In all-or-abort mode (the default), a failed chunk stops the entire delivery. The remaining chunks are never sent. This is the safest choice because users see either the full response or nothing, never a confusing partial message. In best-effort mode, each chunk is sent independently. If chunk 2 of 5 fails, chunks 3, 4, and 5 are still delivered. The failed chunk is logged and reported via the delivery:complete event, but delivery continues. Failed chunks are marked as terminal in the delivery queue and are not retried later.

Best-effort mode is not the default. If you want partial delivery, enable it explicitly in your streaming configuration.

Stopping delivery

The /stop command cancels both the agent’s thinking and any in-flight message delivery. When a user sends /stop:

The agent execution is aborted (the LLM stops generating)
Any blocks waiting for pacing delays are cancelled immediately
The current chunk (if mid-send) completes naturally — Comis never interrupts a platform API call in progress
Remaining unsent chunks are skipped entirely

This means /stop is responsive even during long deliveries with pacing delays between blocks. There is no waiting for the next block timer to expire.

What happens to the delivery queue

Comis uses abort-is-clean semantics. When delivery is cancelled:

Chunks already delivered to the platform remain delivered (cannot be recalled)
Chunks that were queued but not yet sent are acknowledged in the delivery queue with an abort marker — they are not retried later
No orphaned entries remain in the queue after a /stop

The delivery:aborted event fires with the abort reason and a count of how many chunks were delivered before cancellation.

The retry engine also respects the abort signal. If a retry sleep is in progress when /stop fires, the sleep resolves immediately rather than waiting for the full backoff period.

Markdown rendering

Agent responses are written in Markdown.

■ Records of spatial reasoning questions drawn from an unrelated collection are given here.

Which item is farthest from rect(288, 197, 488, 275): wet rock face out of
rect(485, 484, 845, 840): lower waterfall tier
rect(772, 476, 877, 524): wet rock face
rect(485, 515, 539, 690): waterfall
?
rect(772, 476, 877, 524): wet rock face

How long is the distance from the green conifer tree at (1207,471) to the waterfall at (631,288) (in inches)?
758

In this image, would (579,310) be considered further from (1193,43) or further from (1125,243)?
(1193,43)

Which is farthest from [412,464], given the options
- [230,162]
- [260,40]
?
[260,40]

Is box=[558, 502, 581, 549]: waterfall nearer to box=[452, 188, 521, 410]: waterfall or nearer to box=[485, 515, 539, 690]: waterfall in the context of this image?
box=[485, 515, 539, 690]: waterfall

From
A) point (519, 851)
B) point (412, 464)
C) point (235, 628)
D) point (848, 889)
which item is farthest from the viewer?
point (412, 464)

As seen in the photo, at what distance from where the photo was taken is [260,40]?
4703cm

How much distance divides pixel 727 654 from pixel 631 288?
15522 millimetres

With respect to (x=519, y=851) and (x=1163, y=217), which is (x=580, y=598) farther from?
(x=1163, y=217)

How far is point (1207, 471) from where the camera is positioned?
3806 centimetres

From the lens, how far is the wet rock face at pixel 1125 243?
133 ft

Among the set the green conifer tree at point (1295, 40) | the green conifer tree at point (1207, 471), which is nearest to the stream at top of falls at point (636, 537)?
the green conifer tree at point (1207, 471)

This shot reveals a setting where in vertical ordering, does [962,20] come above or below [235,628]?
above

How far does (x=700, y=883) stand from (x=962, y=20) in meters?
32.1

Comis automatically converts them to each platform’s native format before sending:

Platform	Format	What is preserved
Discord	Markdown	Bold, italic, code blocks, links, lists, headers, spoilers
Telegram	HTML	Bold, italic, underline, strikethrough, code blocks, links, blockquotes, spoilers
Slack	mrkdwn	Bold, italic, strikethrough, code blocks, links, lists
WhatsApp	Plain text	Formatting stripped (WhatsApp does not support bot formatting)
Signal	Signal text styles	Bold, italic, monospace, strikethrough, spoiler
iMessage	Plain text	Formatting stripped
LINE	Flex Messages	Rich layout via Flex; otherwise plain text
IRC	IRC control codes	Bold, italic, color, strikethrough
Email	HTML	Full HTML output with linkified URLs

Delivery hooks

Comis supports two delivery lifecycle hooks that plugins can register to intercept or observe outbound messages. These hooks run as part of the delivery pipeline — before the message is formatted and sent, and after delivery completes.

Hook lifecycle

Every outbound message passes through the hooks in this order:

Agent response --> before_delivery hook --> Format --> Chunk --> Send --> after_delivery hook

before_delivery (modifying) — Fires before each outbound message is formatted and sent. Your handler receives the raw text and can modify it or cancel delivery entirely. Handlers run sequentially in priority order (higher priority first), and results are merged using last-writer-wins for each field. after_delivery (void) — Fires after delivery completes, whether it succeeded or failed. Handlers run in parallel, fire-and-forget. Errors in after_delivery hooks are caught and logged without affecting the response.

Cancelling delivery

If a before_delivery handler returns { cancel: true }, the message is not sent. A delivery:hook_cancelled event is emitted so observability subscribers can track cancellations. The cancellation reason (if provided) is included in the event and logged at INFO level.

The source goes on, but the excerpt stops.